*PROBLEMS TO WORK ON*.
1. According to the profile of Luterek, what did she study at Ithaca College?
2. Write out the profile of Luterek word for word, from "Her road to" up to and including "and college coaches.".
3. Extend the profile of Luterek, picking up right after its final sentence.

*EXTRACT*.
"Super Bowl is always a neat experience," exclaims Luterek, "because it is where some of the biggest names in football all gather in preparation of this huge event. Most of my job is looking at contracts. Then I walk into the green room and it's like—that really is Jerry Rice and Joe Montana and Reggie Bush in there!"
Her road to the Super Bowl began by interning with the Buffalo Bills while she studied corporate communication at Ithaca College. In April 2002 she was drafted herself into NFL headquarters where she manages the College Advisory Committee, a program for college underclassmen who are deciding whether to enter the NFL draft or stay in school to complete their college education. Luterek coordinates this program with NFL general managers, personnel directors and college coaches.
This April will be her 7th NFL draft, and she calculates at this point that she has sat through over 100 hours of drafts. In preparation, she will assist in the researching of draft eligibility for over 1,000 players. After the spring draft ritual, she reviews and analyzes player contracts to ensure teams are in compliance with the collective bargaining agreement and salary cap. She also provides assistance to club executives pertaining to contracts, personnel procedures, and roster rules as well as producing annual reports for the Competition Committee.

*DATA SHOWN*.

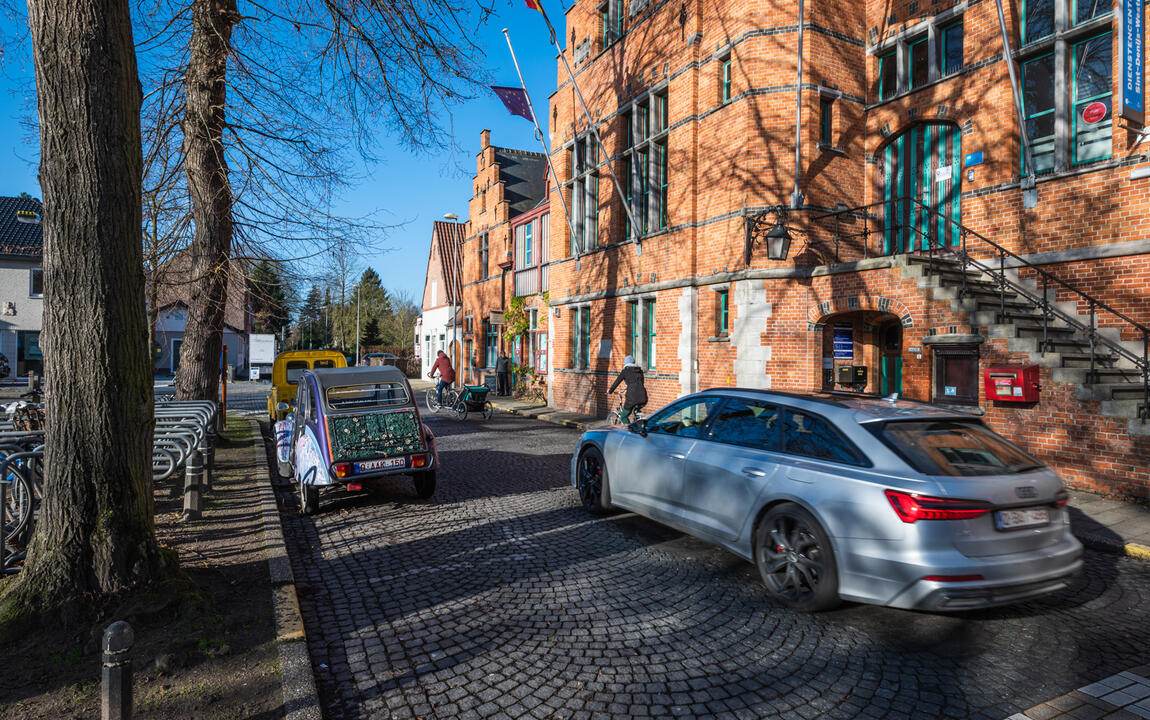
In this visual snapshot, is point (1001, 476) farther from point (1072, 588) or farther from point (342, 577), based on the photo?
point (342, 577)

*PER-TASK OUTPUTS*.
1. Corporate communication.

2.
Her road to the Super Bowl began by interning with the Buffalo Bills while she studied corporate communication at Ithaca College. In April 2002 she was drafted herself into NFL headquarters where she manages the College Advisory Committee, a program for college underclassmen who are deciding whether to enter the NFL draft or stay in school to complete their college education. Luterek coordinates this program with NFL general managers, personnel directors and college coaches.

3.
But it’s not all paperwork. "The fun stuff this year included attending practice sessions for the East-West Shrine game in Houston, a college all-star game attended by NFL scouts and coaches," says Luterek. "I will be attending the NFL Scouting Combine in Indianapolis, where the very best college football players are invited to participate in physical and mental tests in front of NFL coaches, general managers, and scouts."
And then there is the apogee of all fun stuff—the Super Bowl. "For the past 5 years, I have been a team leader at the NFL Experience—a big all-football theme park—at the Super Bowl site. It's a big change from my regular job, and is very hard work but a lot of fun. I coordinate player appearances at events like football 101 and youth football clinics. The players do a great job for us. I also work with an official on a referee clinic where kids view an instant replay and try to make the correct call on a close play."
Not all of the NFL Experience is glamorous though. Some of the day is just walking around with a headset and fixing a sign that is hanging upside down or making sure that the lines for the different activities are flowing. "I've learned to always keep a supply of sharpies on me for autographs because they disappear like crazy and everyone always needs one."
One of the big highlights of the NFL Experience for Luterek is Kids' Day, where 2,000 local school children come and try a variety of activities. "Players sign autographs and help the kids throw and catch passes, kick field goals, and run through training camp obstacle courses. For some kids, it is their first time ever holding a football."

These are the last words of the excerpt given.